DIRECTIONS FOR THIS TASK: Reproduce the code review comment word for word, starting with "Hmm, the signature" and going on through "(ret != Z_OK)".

DOCUMENT SEGMENT:
[Start of section]

Hmm, the signature needs as many lines as the function body.

> +{
> +	if (ret != Z_STREAM_END)
> +		die(_(die_msg1_fmt), ret, expected_oid);
> +	ret = git_deflate_end_gently(stream);
> +	if (ret != Z_OK)
> +		die(_(die_msg2_fmt), ret, expected_oid);

These format strings cannot be checked by the compiler.

Considering those two together I think I'd either unify the error
messages and move their strings here (losing the ability for users
to see if streaming was used) or not extract the function and
duplicate its few shared lines.  Just a feeling, though.

[End of section]

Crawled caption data
[Start of section]

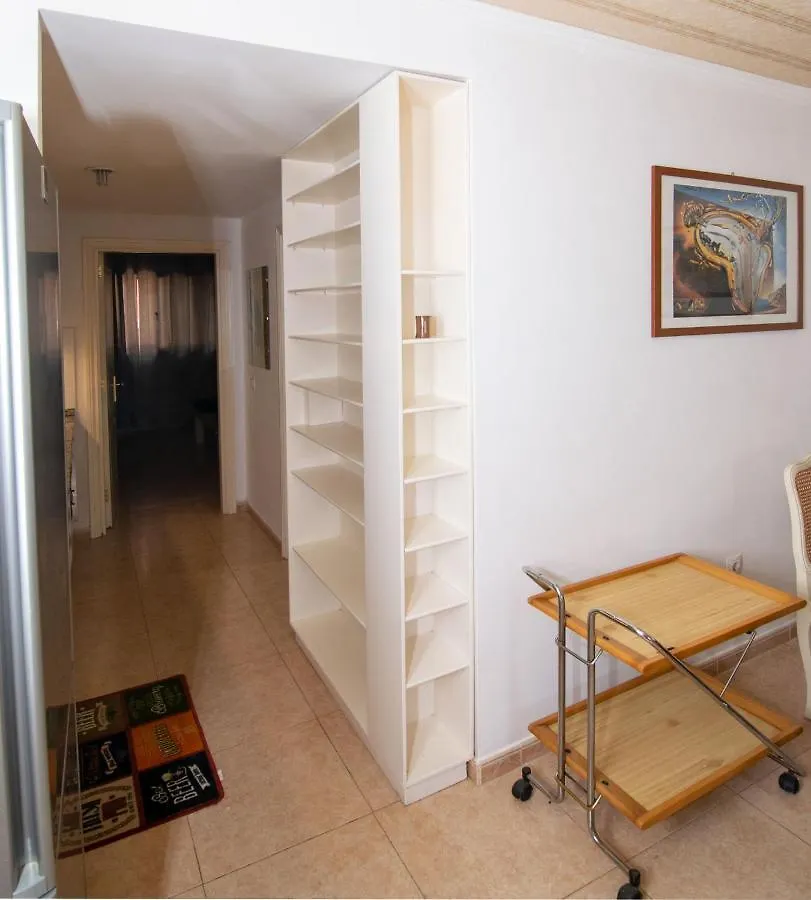 Casa Isabel, The Perfect Home For Your Holidays In Corralejo España
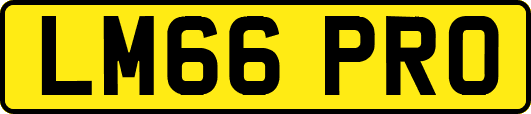 LM66PRO
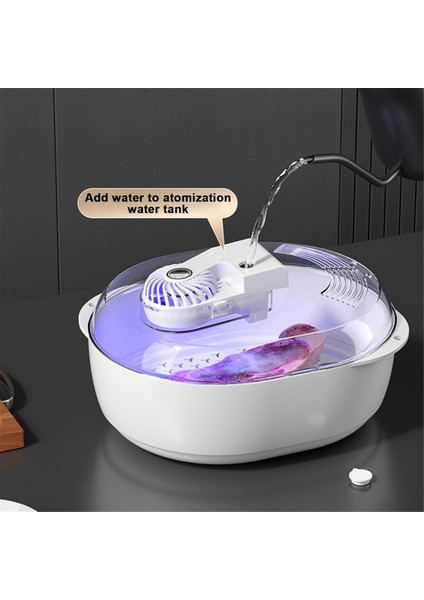 Çözme Makinesi Et Çözme Isı Iletim Plakası Ev Tipi Hızlı Çözme Gıda Çözme Makinesi (Yurt Dışından) fırsatları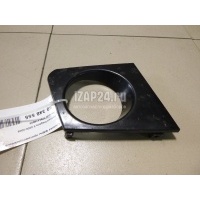 Крышка фары противотуманной Renault Megane II (2003 - 2009) 7701476908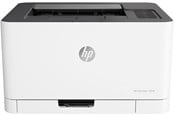 Printer - HP Color Laser 150nw - Color Laser - LAN & Wi‑Fi - Farve - Laser - 4ZB95A#B19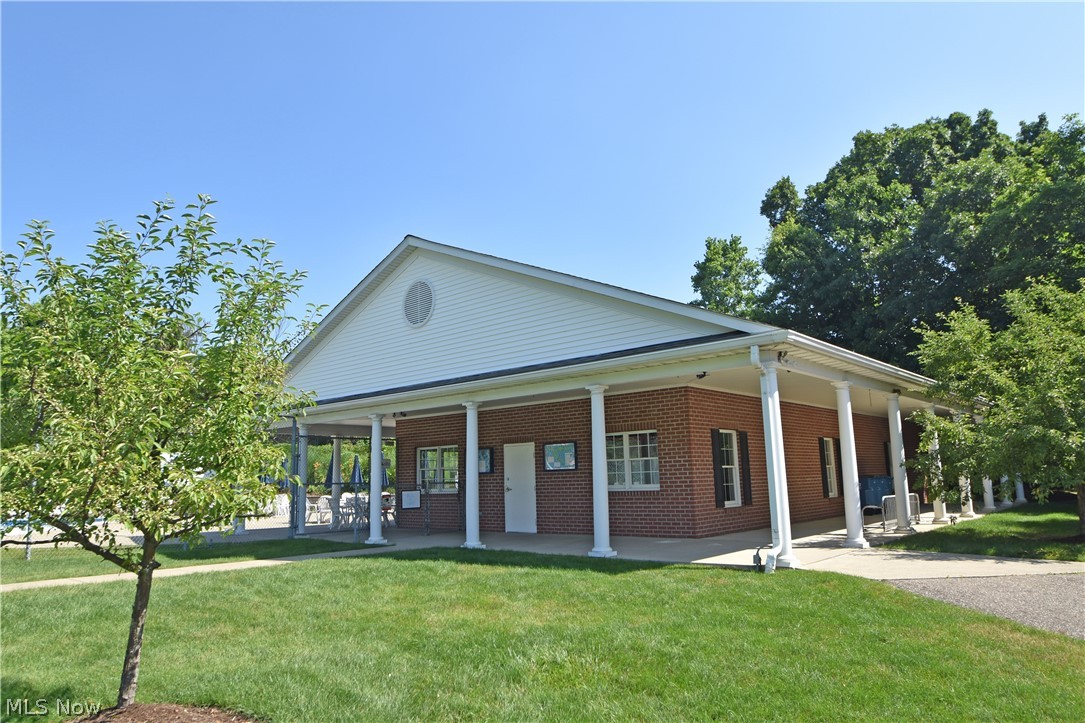 58 Brandywine Drive Hudson OH 44236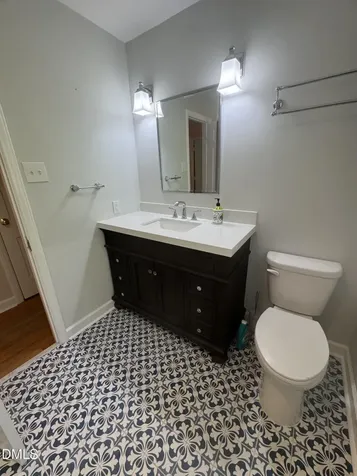 5101 Sandlewood Drive Raleigh NC 27609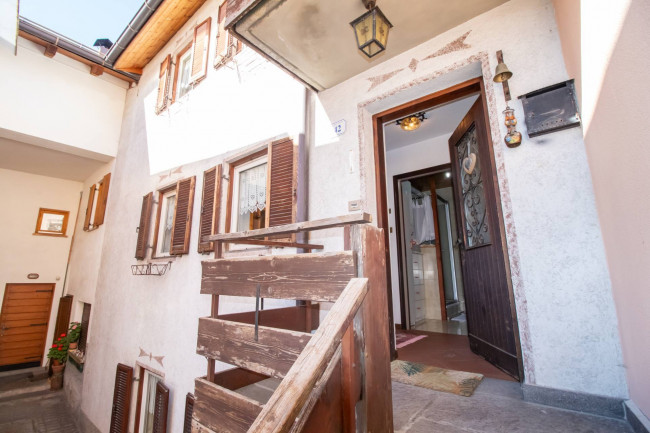 Appartamento in vendita a Moena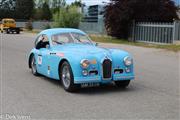 Mille Miglia 2019 -  15 mei 2019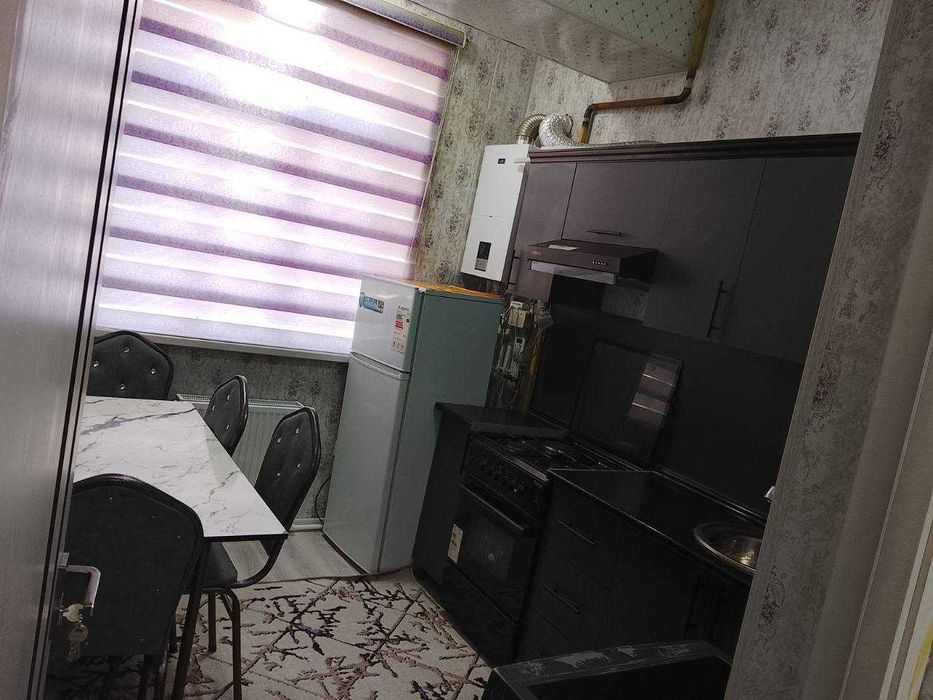 Сдаётся1х квартира на 3 этаж орр МАСЛО ЗАВОД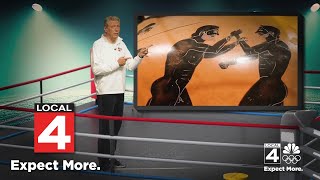 2024 Olympic Games What to know about boxing [upl. by Nylrac279]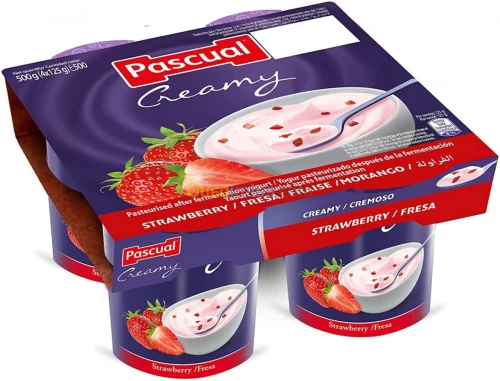 vente de produits laitiers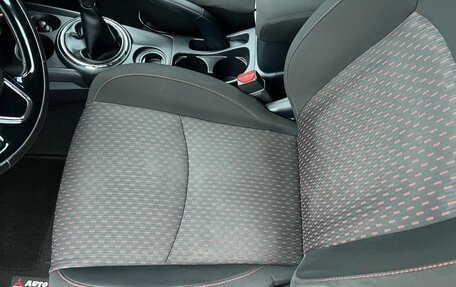 Mitsubishi ASX I рестайлинг, 2017 год, 1 175 000 рублей, 15 фотография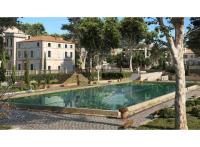 Programme immobilier neuf appart Aix-en-Provence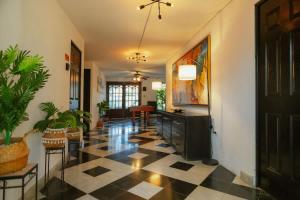 Loft para 3 personas con alberca en Campestre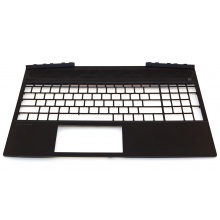 Верхня кришка корпусу HP Pavilion 15-dk 15t-dk BLACK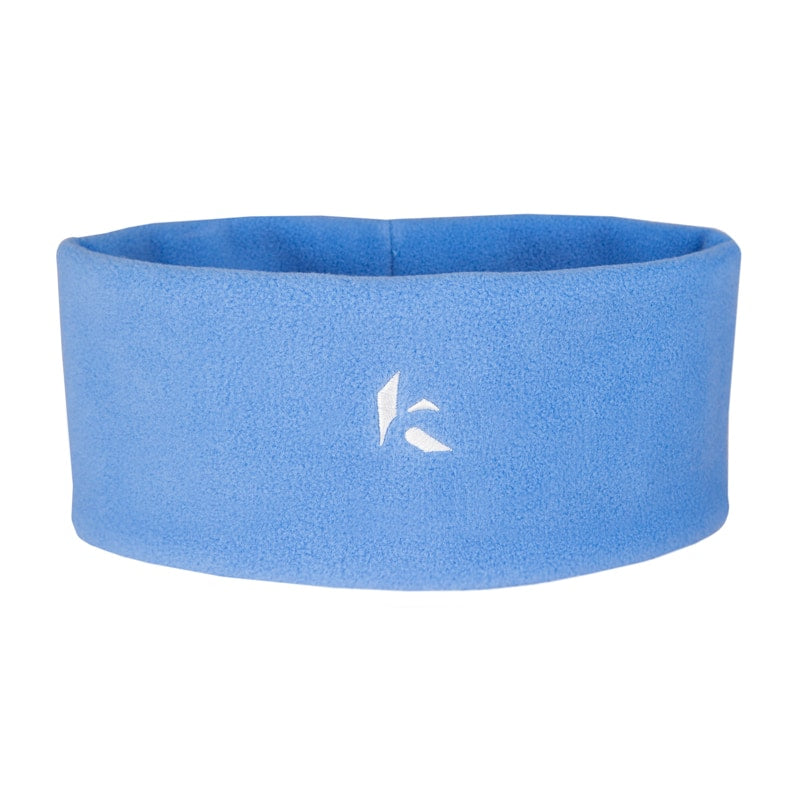 Classic Season Headband Sky Blue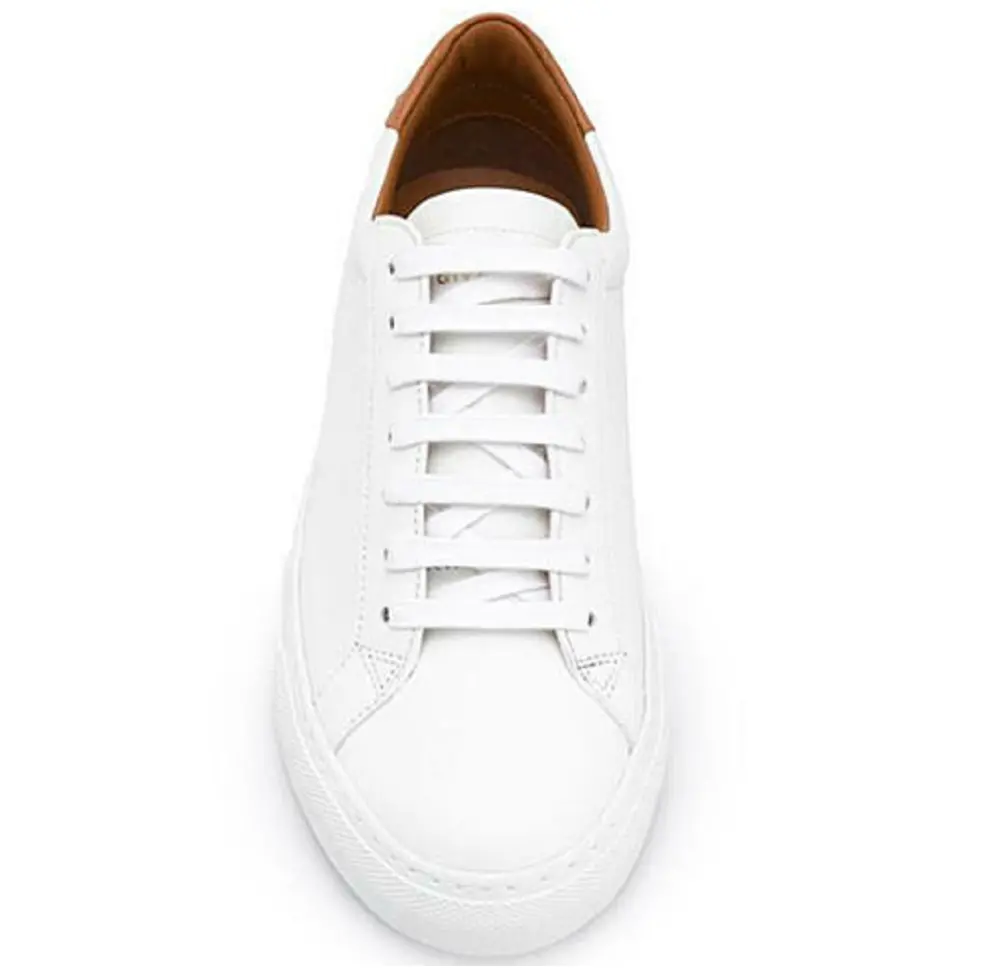 Giày Givenchy Urban Street Low Top 20SSBE0003-E0DC161B - Ảnh 3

[End of section]

OUTPUT FOR THIS TASK:
Hmm, the signature needs as many lines as the function body.

> +{
> +	if (ret != Z_STREAM_END)
> +		die(_(die_msg1_fmt), ret, expected_oid);
> +	ret = git_deflate_end_gently(stream);
> +	if (ret != Z_OK)